[Rows from a spatial reasoning dataset]
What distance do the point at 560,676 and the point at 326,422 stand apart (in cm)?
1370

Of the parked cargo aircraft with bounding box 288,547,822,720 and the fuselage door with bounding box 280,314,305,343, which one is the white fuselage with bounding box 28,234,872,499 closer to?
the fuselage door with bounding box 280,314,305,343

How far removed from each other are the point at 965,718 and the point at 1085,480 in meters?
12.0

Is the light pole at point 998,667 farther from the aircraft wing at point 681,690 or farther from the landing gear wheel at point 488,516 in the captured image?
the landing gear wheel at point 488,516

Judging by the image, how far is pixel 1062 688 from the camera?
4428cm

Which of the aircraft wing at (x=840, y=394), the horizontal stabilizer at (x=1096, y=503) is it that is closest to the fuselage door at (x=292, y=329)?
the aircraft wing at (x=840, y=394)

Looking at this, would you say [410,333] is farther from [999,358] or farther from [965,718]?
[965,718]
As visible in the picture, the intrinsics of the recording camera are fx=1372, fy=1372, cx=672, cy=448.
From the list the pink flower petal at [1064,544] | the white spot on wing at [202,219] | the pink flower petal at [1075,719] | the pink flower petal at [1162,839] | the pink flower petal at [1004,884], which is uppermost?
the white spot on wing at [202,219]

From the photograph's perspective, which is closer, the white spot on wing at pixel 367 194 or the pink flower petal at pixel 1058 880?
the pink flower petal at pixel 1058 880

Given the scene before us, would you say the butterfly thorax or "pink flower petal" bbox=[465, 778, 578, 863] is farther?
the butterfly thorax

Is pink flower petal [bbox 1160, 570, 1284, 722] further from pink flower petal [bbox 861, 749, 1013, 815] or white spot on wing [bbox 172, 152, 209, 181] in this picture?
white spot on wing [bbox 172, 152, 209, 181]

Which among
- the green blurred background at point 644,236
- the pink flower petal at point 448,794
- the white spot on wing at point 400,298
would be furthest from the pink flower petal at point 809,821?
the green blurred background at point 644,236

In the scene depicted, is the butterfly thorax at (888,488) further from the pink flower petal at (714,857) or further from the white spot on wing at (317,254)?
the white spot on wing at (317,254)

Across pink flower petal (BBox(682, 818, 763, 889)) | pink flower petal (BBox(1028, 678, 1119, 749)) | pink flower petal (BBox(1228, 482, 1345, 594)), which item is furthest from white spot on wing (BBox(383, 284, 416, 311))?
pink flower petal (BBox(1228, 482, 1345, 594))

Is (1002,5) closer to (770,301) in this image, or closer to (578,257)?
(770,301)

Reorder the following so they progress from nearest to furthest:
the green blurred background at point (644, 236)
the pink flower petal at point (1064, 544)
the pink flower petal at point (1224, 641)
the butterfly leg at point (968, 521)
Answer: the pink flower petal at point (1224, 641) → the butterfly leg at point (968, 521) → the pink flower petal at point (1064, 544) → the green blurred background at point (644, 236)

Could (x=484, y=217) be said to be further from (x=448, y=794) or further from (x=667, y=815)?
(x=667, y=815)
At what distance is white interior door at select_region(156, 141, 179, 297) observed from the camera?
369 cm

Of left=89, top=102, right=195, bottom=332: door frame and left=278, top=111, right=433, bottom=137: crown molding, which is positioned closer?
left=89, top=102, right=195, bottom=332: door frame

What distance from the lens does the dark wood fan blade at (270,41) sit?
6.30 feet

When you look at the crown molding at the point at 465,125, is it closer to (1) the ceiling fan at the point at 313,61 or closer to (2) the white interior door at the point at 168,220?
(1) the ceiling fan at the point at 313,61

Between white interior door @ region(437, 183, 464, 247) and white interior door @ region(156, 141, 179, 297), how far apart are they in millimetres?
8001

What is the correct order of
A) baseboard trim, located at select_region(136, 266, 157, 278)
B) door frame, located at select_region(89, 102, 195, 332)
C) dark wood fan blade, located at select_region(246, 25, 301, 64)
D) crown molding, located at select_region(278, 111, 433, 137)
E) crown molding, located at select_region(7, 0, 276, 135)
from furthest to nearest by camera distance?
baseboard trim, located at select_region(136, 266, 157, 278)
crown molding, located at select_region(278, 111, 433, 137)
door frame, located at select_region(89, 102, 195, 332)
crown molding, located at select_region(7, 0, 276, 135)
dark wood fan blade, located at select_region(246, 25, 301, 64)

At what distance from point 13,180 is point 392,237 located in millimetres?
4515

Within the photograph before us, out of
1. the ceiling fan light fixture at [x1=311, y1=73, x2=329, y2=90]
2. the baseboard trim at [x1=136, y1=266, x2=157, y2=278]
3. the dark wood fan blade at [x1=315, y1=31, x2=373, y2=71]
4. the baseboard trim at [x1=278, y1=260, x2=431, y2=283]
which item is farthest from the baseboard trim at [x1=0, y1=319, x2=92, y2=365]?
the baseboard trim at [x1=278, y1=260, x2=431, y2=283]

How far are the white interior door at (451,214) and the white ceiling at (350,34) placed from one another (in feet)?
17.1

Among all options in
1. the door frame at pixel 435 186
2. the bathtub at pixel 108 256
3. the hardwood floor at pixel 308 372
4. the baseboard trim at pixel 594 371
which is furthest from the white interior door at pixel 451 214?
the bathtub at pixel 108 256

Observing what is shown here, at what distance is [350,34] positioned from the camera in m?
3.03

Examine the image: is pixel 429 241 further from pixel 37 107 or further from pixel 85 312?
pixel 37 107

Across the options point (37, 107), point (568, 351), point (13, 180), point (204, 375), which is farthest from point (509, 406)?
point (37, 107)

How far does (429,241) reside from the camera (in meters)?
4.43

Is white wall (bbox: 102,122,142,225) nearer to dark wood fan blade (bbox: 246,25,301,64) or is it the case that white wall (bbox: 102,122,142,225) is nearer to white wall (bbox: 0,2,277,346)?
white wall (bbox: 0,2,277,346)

## Written exercise
Would you give the material above again, complete and exact?

## Result
What distance do the point at 560,676 and the point at 326,422 stand apart (in cm)?
1370

Of the parked cargo aircraft with bounding box 288,547,822,720 and the fuselage door with bounding box 280,314,305,343, which one is the white fuselage with bounding box 28,234,872,499 closer to?
the fuselage door with bounding box 280,314,305,343

How far removed from each other are the point at 965,718 and the point at 1085,480 in meters?
12.0

Is the light pole at point 998,667 farther from the aircraft wing at point 681,690 or farther from the landing gear wheel at point 488,516 in the captured image?
the landing gear wheel at point 488,516

Judging by the image, how far is pixel 1062 688 from the camera?
4428cm

Which of the aircraft wing at (x=840, y=394), the horizontal stabilizer at (x=1096, y=503) is it that is closest to the fuselage door at (x=292, y=329)?
the aircraft wing at (x=840, y=394)

Looking at this, would you say [410,333] is farther from [999,358] or farther from [965,718]?
[965,718]
As visible in the picture, the intrinsics of the recording camera are fx=1372, fy=1372, cx=672, cy=448.
From the list the pink flower petal at [1064,544] | the white spot on wing at [202,219] | the pink flower petal at [1075,719] | the pink flower petal at [1162,839] | the pink flower petal at [1004,884], which is uppermost?
the white spot on wing at [202,219]

From the photograph's perspective, which is closer, the white spot on wing at pixel 367 194 or the pink flower petal at pixel 1058 880?
the pink flower petal at pixel 1058 880

Given the scene before us, would you say the butterfly thorax or "pink flower petal" bbox=[465, 778, 578, 863] is farther?
the butterfly thorax

Is pink flower petal [bbox 1160, 570, 1284, 722] further from pink flower petal [bbox 861, 749, 1013, 815] or white spot on wing [bbox 172, 152, 209, 181] in this picture?
white spot on wing [bbox 172, 152, 209, 181]

Which among
- the green blurred background at point 644,236
- the pink flower petal at point 448,794
- the white spot on wing at point 400,298
would be furthest from the pink flower petal at point 809,821?
the green blurred background at point 644,236

In the scene depicted, is the butterfly thorax at (888,488) further from the pink flower petal at (714,857) or further from the white spot on wing at (317,254)?
the white spot on wing at (317,254)

Across pink flower petal (BBox(682, 818, 763, 889)) | pink flower petal (BBox(1028, 678, 1119, 749)) | pink flower petal (BBox(1228, 482, 1345, 594)), which item is furthest from white spot on wing (BBox(383, 284, 416, 311))?
pink flower petal (BBox(1228, 482, 1345, 594))

Is (1002,5) closer to (770,301) in this image, or closer to (578,257)?
(770,301)

Reorder the following so they progress from nearest to furthest:
the green blurred background at point (644, 236)
the pink flower petal at point (1064, 544)
the pink flower petal at point (1224, 641)
the butterfly leg at point (968, 521)
Answer: the pink flower petal at point (1224, 641) → the butterfly leg at point (968, 521) → the pink flower petal at point (1064, 544) → the green blurred background at point (644, 236)

Could (x=484, y=217) be said to be further from (x=448, y=794) or further from (x=667, y=815)?
(x=667, y=815)
At what distance is white interior door at select_region(156, 141, 179, 297) observed from the camera?
369 cm

Of left=89, top=102, right=195, bottom=332: door frame and left=278, top=111, right=433, bottom=137: crown molding, which is positioned closer?
left=89, top=102, right=195, bottom=332: door frame

What distance from the lens does the dark wood fan blade at (270,41) sit?
6.30 feet

When you look at the crown molding at the point at 465,125, is it closer to (1) the ceiling fan at the point at 313,61 or closer to (2) the white interior door at the point at 168,220?
(1) the ceiling fan at the point at 313,61

Between white interior door @ region(437, 183, 464, 247) and white interior door @ region(156, 141, 179, 297), how far apart are they in millimetres?
8001

What is the correct order of
A) baseboard trim, located at select_region(136, 266, 157, 278)
B) door frame, located at select_region(89, 102, 195, 332)
C) dark wood fan blade, located at select_region(246, 25, 301, 64)
D) crown molding, located at select_region(278, 111, 433, 137)
E) crown molding, located at select_region(7, 0, 276, 135)
from furthest to nearest by camera distance?
baseboard trim, located at select_region(136, 266, 157, 278)
crown molding, located at select_region(278, 111, 433, 137)
door frame, located at select_region(89, 102, 195, 332)
crown molding, located at select_region(7, 0, 276, 135)
dark wood fan blade, located at select_region(246, 25, 301, 64)

At what distance from point 13,180 is point 392,237 located in millimetres?
4515

Within the photograph before us, out of
1. the ceiling fan light fixture at [x1=311, y1=73, x2=329, y2=90]
2. the baseboard trim at [x1=136, y1=266, x2=157, y2=278]
3. the dark wood fan blade at [x1=315, y1=31, x2=373, y2=71]
4. the baseboard trim at [x1=278, y1=260, x2=431, y2=283]
which item is farthest from the baseboard trim at [x1=0, y1=319, x2=92, y2=365]?
the baseboard trim at [x1=278, y1=260, x2=431, y2=283]

How far are the white interior door at (451,214) and the white ceiling at (350,34) placed from one another (in feet)?
17.1

Among all options in
1. the door frame at pixel 435 186
2. the bathtub at pixel 108 256
3. the hardwood floor at pixel 308 372
4. the baseboard trim at pixel 594 371
which is furthest from the white interior door at pixel 451 214?
the bathtub at pixel 108 256

Observing what is shown here, at what distance is [350,34] positioned from the camera in m?
3.03

Examine the image: is pixel 429 241 further from pixel 37 107 or further from pixel 85 312?
pixel 37 107

Across the options point (37, 107), point (568, 351), point (13, 180), point (204, 375), which is farthest from point (509, 406)?
point (37, 107)

How far does (429,241) reside from the camera (in meters)?
4.43

Is white wall (bbox: 102,122,142,225) nearer to dark wood fan blade (bbox: 246,25,301,64) or is it the case that white wall (bbox: 102,122,142,225) is nearer to white wall (bbox: 0,2,277,346)?
white wall (bbox: 0,2,277,346)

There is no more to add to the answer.